Administrators have ordered the removal of swastikas from a high school production of The Producers, the famous Mel Brooks film that makes fun of Nazism.
The New York school district that oversees Tappan Zee High School considers the inclusion of a swastika to be offensive and, possibly, a hate crime—regardless of the context.
"There is no context in a public high school where a swastika is appropriate," South Orangetown Superintendent Bob Pritchard told the local CBS station.
The kids in the play had a different reaction.
"It's satire, not supposed to be taken seriously," said Tyler Lowe, a student performer. CBS notes that Lowe is himself Jewish.
It's not surprising that the teens understand the play better than the district does. The plot concerns a pair of producers who put together a deliberately bad, patently offensive pro-Hilter play in order to profit from its commercial failure. They are thwarted when the play is a hit—the audience assumes it's satire.

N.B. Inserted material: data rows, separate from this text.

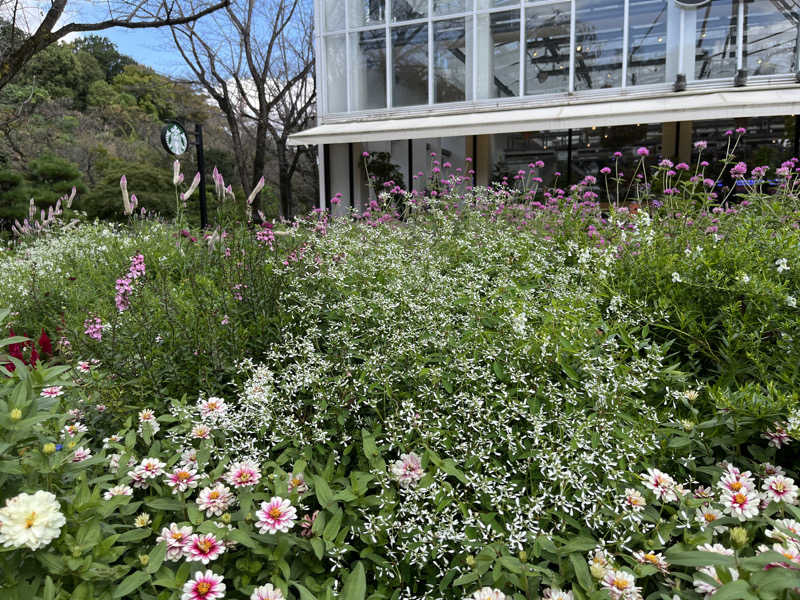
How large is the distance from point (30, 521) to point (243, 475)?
21.8 inches

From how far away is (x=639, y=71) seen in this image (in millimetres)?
10469

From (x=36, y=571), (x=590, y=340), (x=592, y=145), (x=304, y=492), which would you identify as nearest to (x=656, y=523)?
(x=590, y=340)

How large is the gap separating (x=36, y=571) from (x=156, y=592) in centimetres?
28

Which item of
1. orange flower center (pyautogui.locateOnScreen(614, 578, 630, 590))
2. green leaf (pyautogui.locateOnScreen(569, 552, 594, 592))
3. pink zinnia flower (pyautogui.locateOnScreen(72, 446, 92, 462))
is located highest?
pink zinnia flower (pyautogui.locateOnScreen(72, 446, 92, 462))

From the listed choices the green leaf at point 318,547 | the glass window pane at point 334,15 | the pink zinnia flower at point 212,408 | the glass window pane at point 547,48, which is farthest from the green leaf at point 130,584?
the glass window pane at point 334,15

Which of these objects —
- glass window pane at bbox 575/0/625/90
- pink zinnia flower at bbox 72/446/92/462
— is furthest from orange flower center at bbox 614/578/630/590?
glass window pane at bbox 575/0/625/90

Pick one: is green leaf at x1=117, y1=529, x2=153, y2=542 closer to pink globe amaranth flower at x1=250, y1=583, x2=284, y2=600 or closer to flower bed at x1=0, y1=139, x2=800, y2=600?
flower bed at x1=0, y1=139, x2=800, y2=600

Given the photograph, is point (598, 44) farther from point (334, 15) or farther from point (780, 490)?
point (780, 490)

High schoolers aren't children: presumably they can participate in a play that concerns Nazism without somehow coming away from it thinking Nazism is good. Similarly, can't the play show a swastika without anyone mistakenly believing the school is endorsing the symbol?
Contrary to what the district thinks, context does matter. If a swastika appears on a Jewish student's locker, it's a hate crime. If it appears in a history textbook, it's not.
The danger comes when authority figures try to shelter kids from offensive ideas and symbols. It's better to let them behold the swastika, and laugh at it, than live in fear of it.
As Mel Brooks—creator of The Producers—said in a 2001 interview:
"I was never crazy about Hitler…If you stand on a soapbox and trade rhetoric with a dictator you never win…That's what they do so well: they seduce people. But if you ridicule them, bring them down with laughter, they can't win. You show how crazy they are."